Comme un automne en été
Automne de tous les étés!
Septembre ravive ma souffrance d'enfant et je sais alors combien tu es loin, mon amour. Il est tard aussi, hélas, mon épousée, même si je retiens le temps qui passe, le temps qui passe, qui passe, de toutes mes forces, de toutes les forces de mon amour, de toutes les forces de mon désir, de ton souvenir, de la mélancolie.
Souvenir est dit-on en ta langue étrangère, qui est mienne aussi, souvenir est hameçon dont le temps est le fleuve et le poisson!
Et le temps fuit et nos amours aussi! Ta face pourtant demeure et c'est en toi, ô ma fuite, que je gîte, je gîte comme un navire encalminé, éperdu parmi les clapotis d'un bien triste océan.

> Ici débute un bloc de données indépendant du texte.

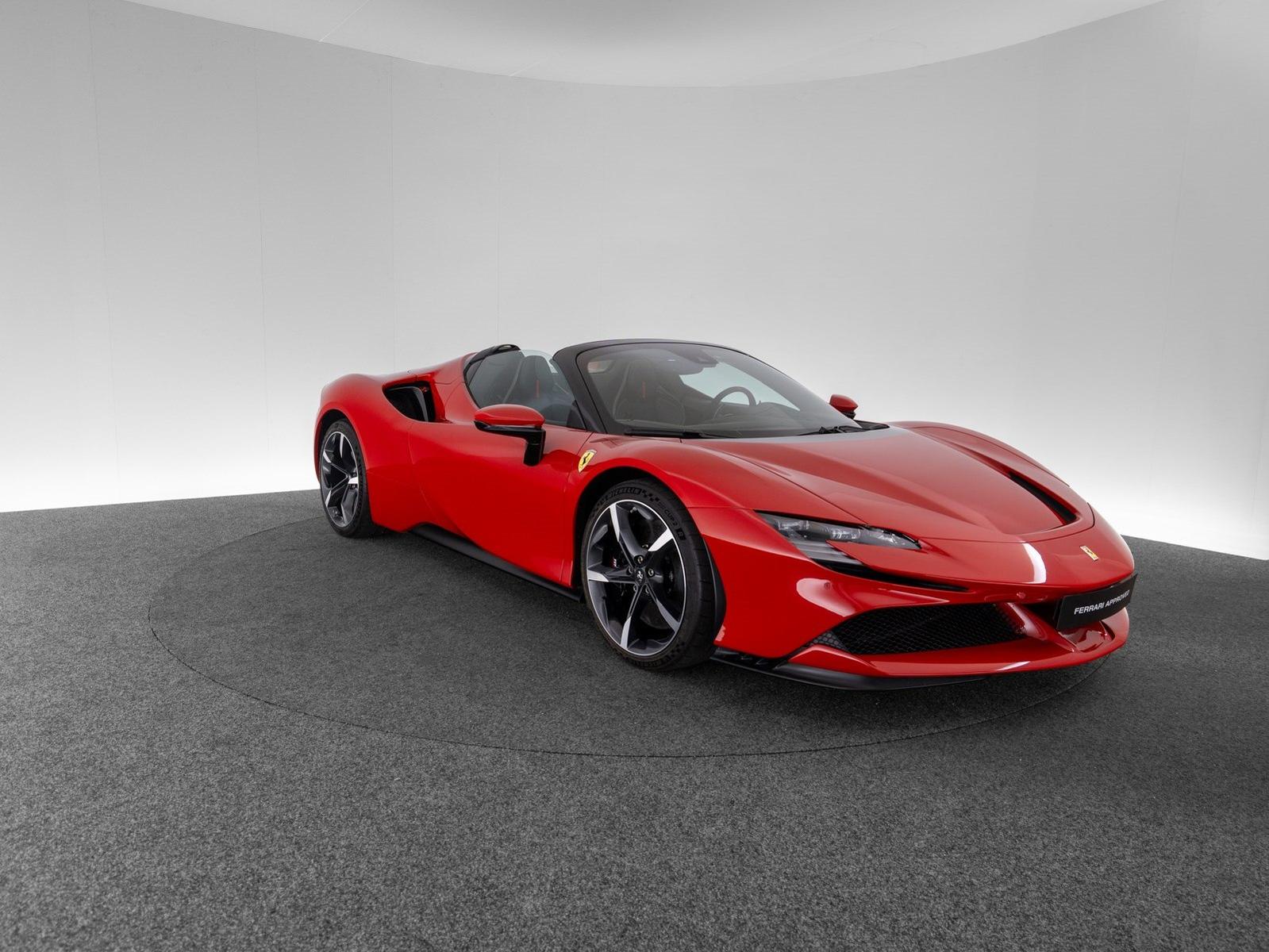 Ferrari SF90 Spider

Sargasses, triangles de toutes Bermudes, ohé, m'entendez-vous? Ah, échos de mon cœur, ah, écho de ton cœur, ma belle Sirène aux cheveux drus et à l'haleine poissonnière, o belle épousée de tout océan.

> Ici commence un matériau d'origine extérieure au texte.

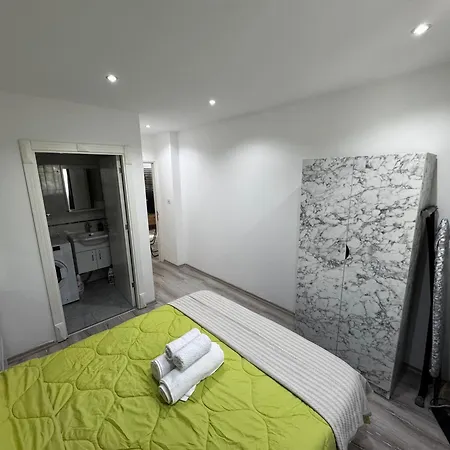 Holiday home Keyifli Ve Oezenli Lueks Dubleks Ev *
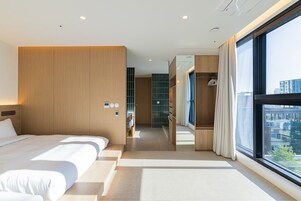 Caja de seguridad en la habitación y tabla de planchar con plancha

Automne, et ton absence, font revivre une fois encore les feuilles mortes qui jamais ne reviennent, et j'irai, à mon tour, comme tant d'autres, à l'enterrement de ton absence, et de nouveau, soleil de mes nuits, de toutes mes nuits sans rêves, tu seras là, dedans mon coeur. Alors, il est vrai, je ne serai plus si perdu, car toi, mon île, tu es ma compagne! Mon épousée! Ma refusée! Le Vendredi de tous mes dimanches! Le campanile de toutes les Eglises! Comme il sonne, et résonne, l'angélus de l'amour et des désamours!
L'éternité, ô mon Epouse, revit de toutes ces larmes que tu n'as pas versées, et des autres encore, oui de tes larmes, car tu es larme, ô ma douleur, o mon glas, et tu es belle comme ton jour, et tu es belle comme ma nuit!
Qu'y puis-je si, pour moi seulement, un peu pour toi aussi pourtant, les contraires se mêlent et se confondent! La nuit et puis le jour, fidélité et adultère, la haine, et puis l'amour, la douleur et tous ses plaisirs.
Quel mauvais sort, quelle pierre, agate funeste, ou bien était-ce une opale infâme, m'interdit alors de te dire que je t'aimais? Que je t'aime? Tu m'interdisais ces mots, tu m'interdisait tous les mots, tu craignais tant, sans doute, leur magie émoussée, poussive, et tu fuyais tant, o ma fuite, que jamais, jamais, je ne connus tes lèvres, et tes yeux clairs étaient si doux! Ah, le breuvage clair et doux de tes regards rares et langoureux.